The Aceh Manuscripts and the Sanad of Muslim Intellectuals: From Haramayn to Bilad Jawa

Oman Fathurahman

On October 02, 2005, I was invited by Centre for Documentation and Area Transcultural Studies (C-DATS), Tokyo University of Foreign Studies (TUFS), to provide a presentation in an International Workshop on Cultural Preservation of Post Tsunami Aceh.

Below is the abstract of my speech at the Workshop.

Regarding the process of Islamization in the Malay-Indonesian world, some debate exists amongst the scholars concerning three matters: places where Islam came from, the preachers who propagated it, and the time when Islam first came to the area. One opinion suggests that the Islam which came to, and spread throughout, the Malay-Indonesian world originated directly from the Arab world. Characteristics of Islamic thought in the Malay-Indonesian world, especially that which developed in the sixteenth and seventeenth centuries, showed strong influences of Islamic thought from the Haramayn, that is, Mecca and Medina.

A study carried out by Azyumardi Azra (1992) asserts that there is a strong relationship between the Haramayn and the Malay-Indonesian world, which is mentioned in some manuscripts as Bilād Jāwa. Having researched some of the Arabic and Malay Archipelago manuscripts, Azra found that there existed a well-established murshid-murīd (teacher-student) relationship between the ulemas of the Haramayn and the Jawi ulemas, and hence showed that the transmission of Islamic thought from the Haramayn to Bilād Jāwah occurred on a large scale. Almost all Islamic teachings that were developed in the Haramayn immediately spread to the Muslims of the Malay-Indonesian world.

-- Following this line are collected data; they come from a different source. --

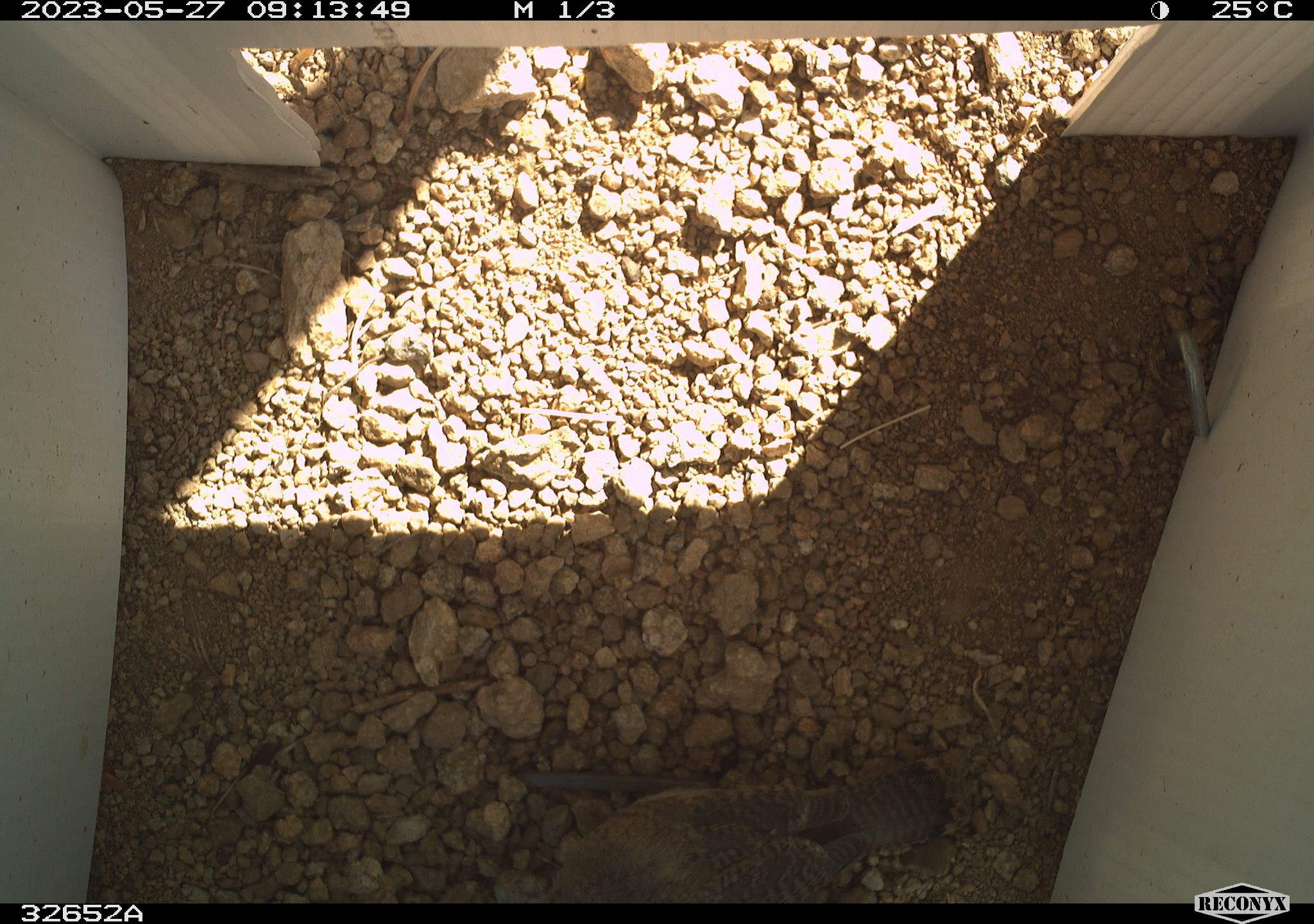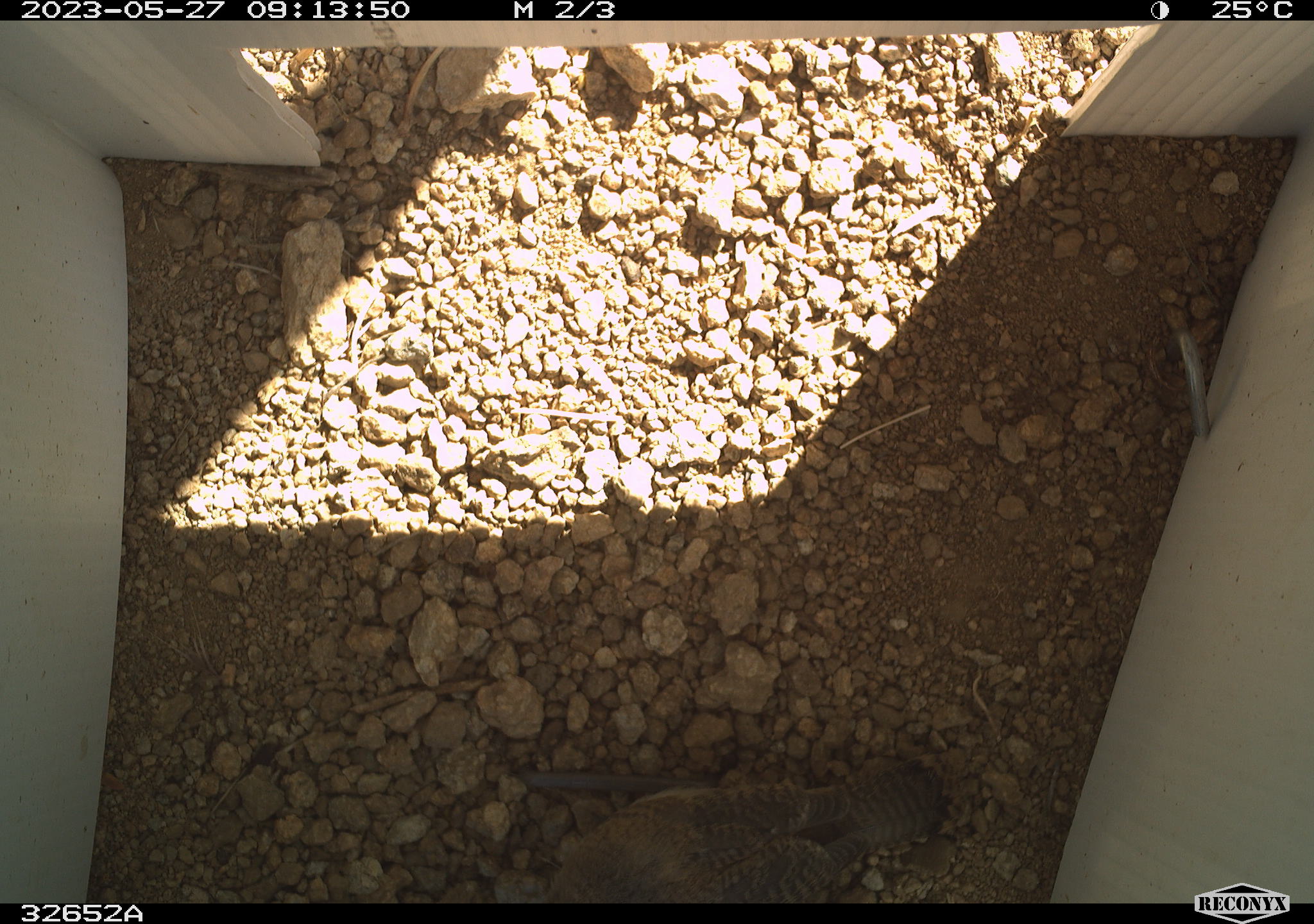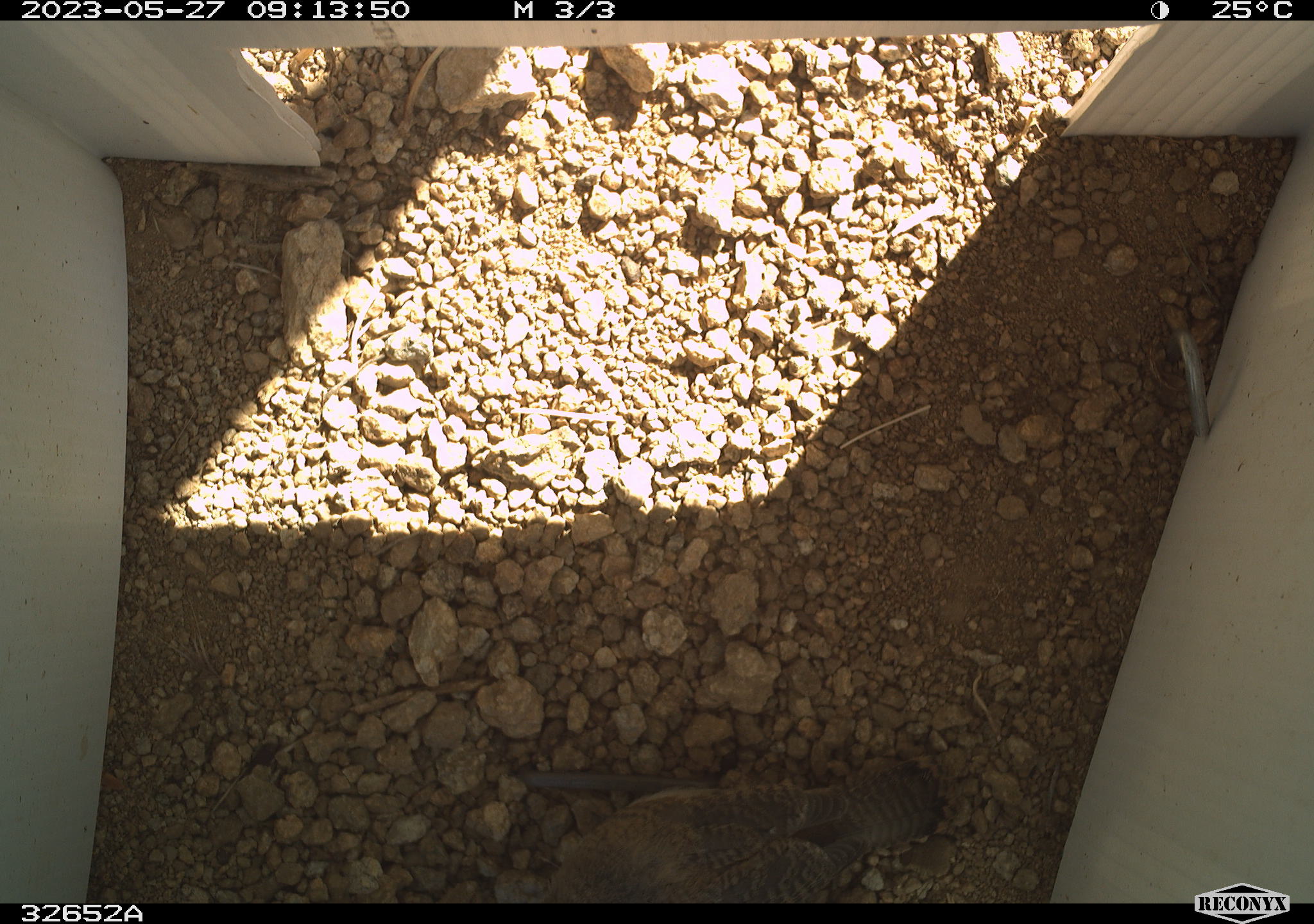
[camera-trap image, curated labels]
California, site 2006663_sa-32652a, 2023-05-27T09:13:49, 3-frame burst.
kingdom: Animalia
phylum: Chordata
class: Aves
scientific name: Aves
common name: bird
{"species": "bird (Aves)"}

Amongst the evidence found regarding the process of Islamization in the Malay-Indonesian world are the Aceh manuscripts, which are written in three languages: Arabic, Malay, and Acehnese. These manuscripts, especially those of religious nuances, significantly describe the dynamics and development of Islamic thought in Aceh since the sixteenth century. In this regard, Aceh holds a considerable position due to the fact that it is the first region in the area where the tradition and discourse of Islamic thought developed.

Based on the data found in the Aceh manuscripts, some of the prominent Aceh ulemas - who are mentioned as Jawi ulemas - have a strong connection (sanad) to the prominent ulemas of the Haramayn. Abdurrauf Singkel (1615-1693) is the best example, due to his strong and obvious intellectual sanad with the Haramayn’s ulemas in the seventeenth century. Two of his most important masters were Shaikh Ahmad al-Qushāshī (w. 1660) and Shaikh Ibrāhīm al-Kurānī (w. 1690), who were amongst the most prominent ulemas of the Haramayn at that time.

In general, the relationship and intellectual sanad between the ulamas of the Haramayn and the Jawi ulemas is explicitly recorded in the Aceh manuscripts. Tanbīh al-Māshī is an example of one of the Aceh Arabic manuscripts that contains an explanation of this relationship. Abdurrauf Singkel, as the author, asserts that his thoughts about tasawwuf presented in this work have been influenced by al-Simt al-Majīd (written by al-Qushāshī), and also Ithāf al-Dhakī by al-Kurānī. Another highly influential work was that of Jawāhir al-Khamsa by Shaikh Muhammad Gauth al-Hindī, one of the prominent ulemas from India who was the murshid of Singkel’s teacher, al-Qushāshī. Recently, a copy of Jawāhir al-Khamsa was found in Dayah Tanoh Abee, a traditional Islamic educational institution in Aceh which preserves no less than 4000 titles of religious manuscripts.

It’s important to appreciate the value of the Aceh manuscripts because of their considerable influence on the development of the Islamic intellectual tradition in other areas in the Malay-Indonesian world. The works of Abdurrauf Singkel, for instance, were distributed throughout the region and translated into various vernacular languages by his students (murīd), such as Shaikh Burhanudin Ulakan in Minangkabau (West Sumatra), and Shaikh Abdul Muhyi Pamijahan in West Java.